→ **DATA IN THIS EXERCISE**:
※ ※ ※

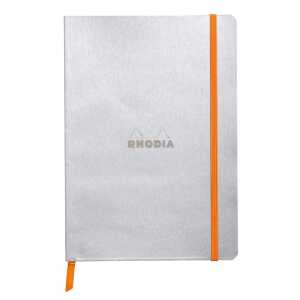 Rhodia  Flex Nbuch A5 L 72Bl Silber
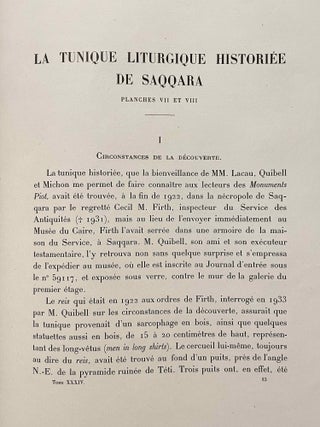 Fondations Eugène Piot. Monuments et Mémoires publiés par l'Académie des Inscriptions et Belles-Lettres. Tome 34.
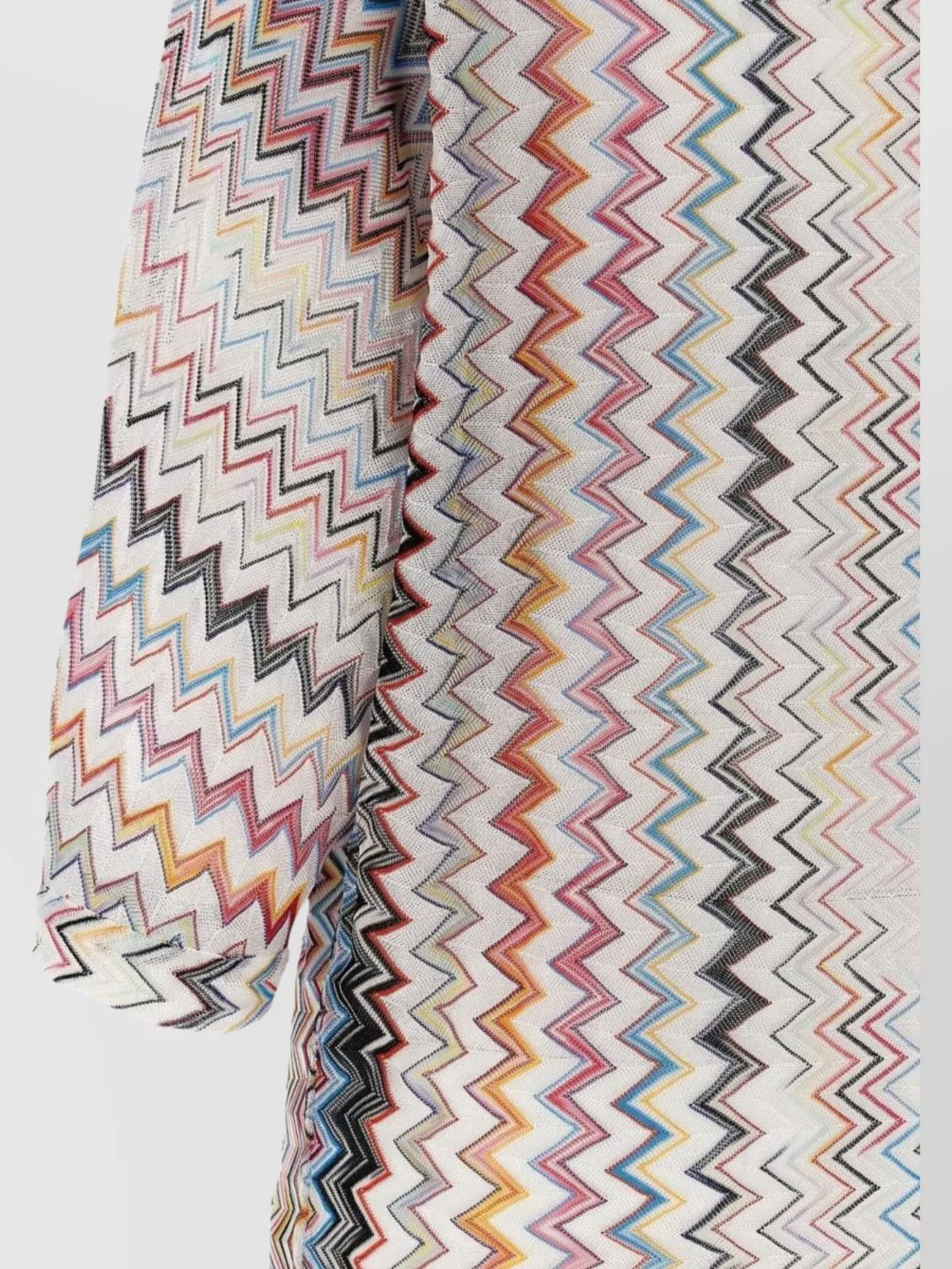 Missoni Relaxed Fit Knit Top With Zigzag Design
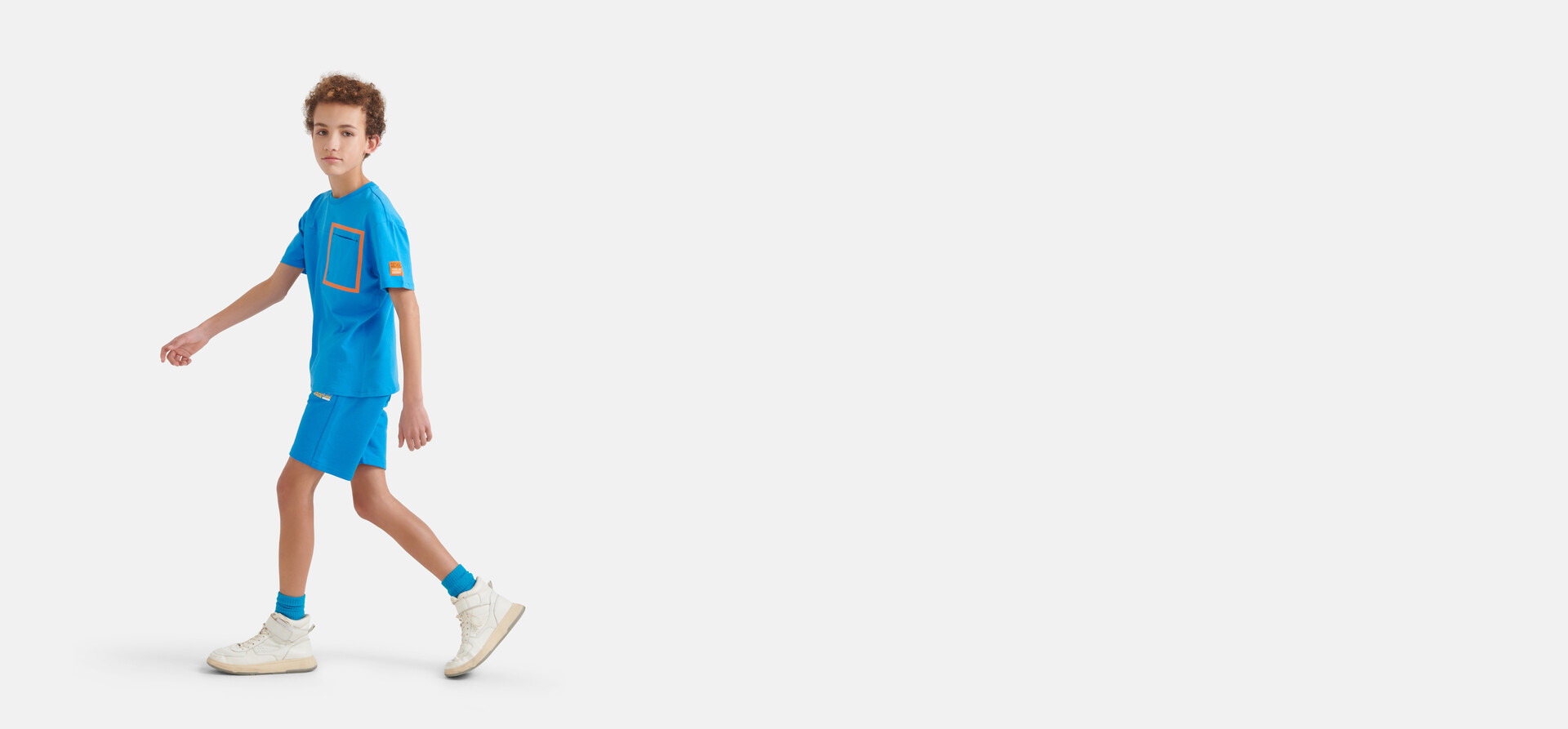 Printed Short Blauw SHOEBY BOYS
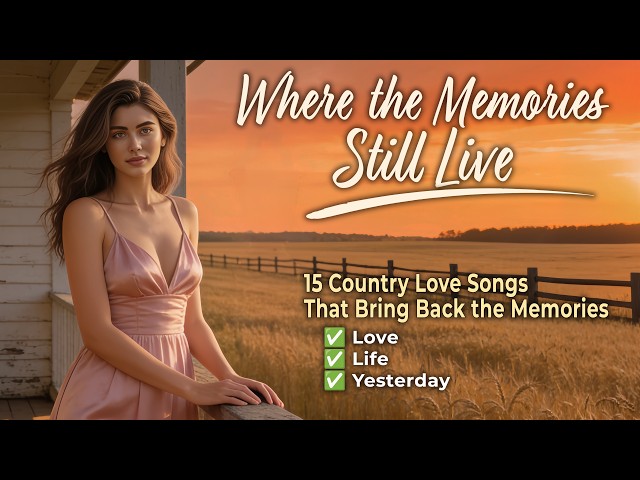 WHERE THE MEMORIES STILL LIVE ❤️ | 15 Traditional Country Songs of Love, Life & Yesterday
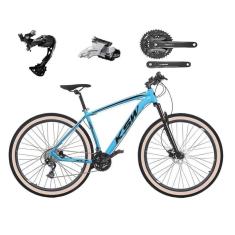 Bicicleta Aro 29 Ksw Xlt 27v K7 Câmbio Shimano Alívio Freios Hidráulicos Suspensão Trava Pneus Bege-Unissex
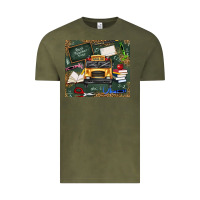 Vintage Olive school bus back to school Vintage Tee - texasbilliewilder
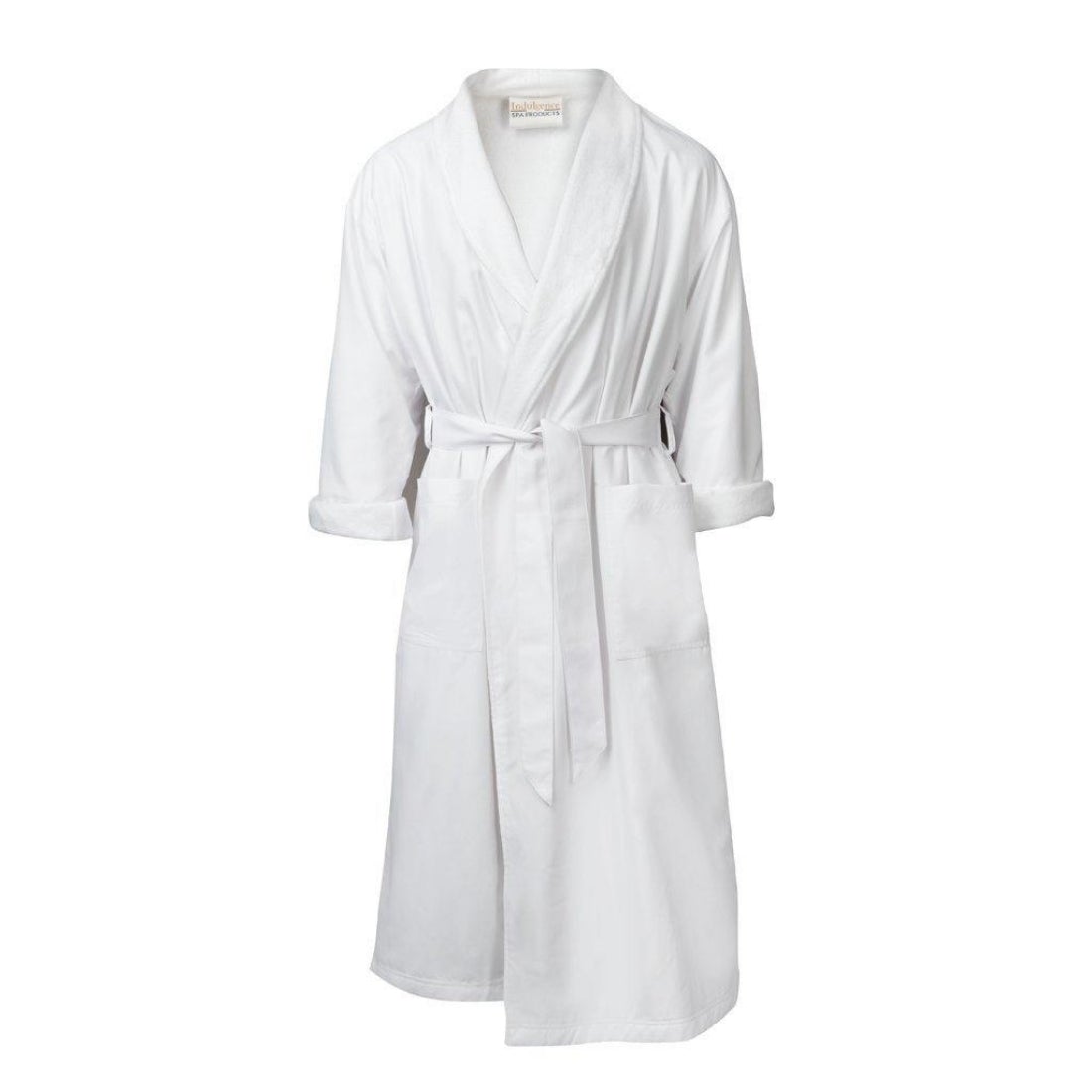 Robe - Dual-Layer Microfiber (Unisex) in White-ONE SIZE FITS ALL
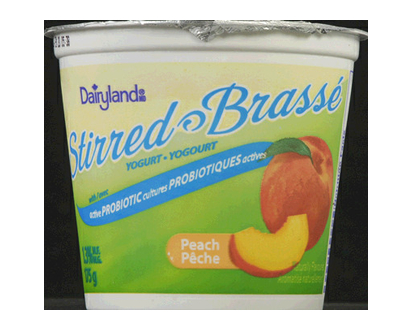 Dairyland Peach Stirred Yogurt 175 Gr - 34400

※ ※ ※

Copy the text of every row above word for word, without the pictures.

 Rhodia  Flex Nbuch A5 L 72Bl Silber
 Fondations Eugène Piot. Monuments et Mémoires publiés par l'Académie des Inscriptions et Belles-Lettres. Tome 34.
 Missoni Relaxed Fit Knit Top With Zigzag Design
 Printed Short Blauw SHOEBY BOYS
 WHERE THE MEMORIES STILL LIVE ❤️ | 15 Traditional Country Songs of Love, Life & Yesterday
 Bicicleta Aro 29 Ksw Xlt 27v K7 Câmbio Shimano Alívio Freios Hidráulicos Suspensão Trava Pneus Bege-Unissex
 Vintage Olive school bus back to school Vintage Tee - texasbilliewilder
 Robe - Dual-Layer Microfiber (Unisex) in White-ONE SIZE FITS ALL
 Dairyland Peach Stirred Yogurt 175 Gr - 34400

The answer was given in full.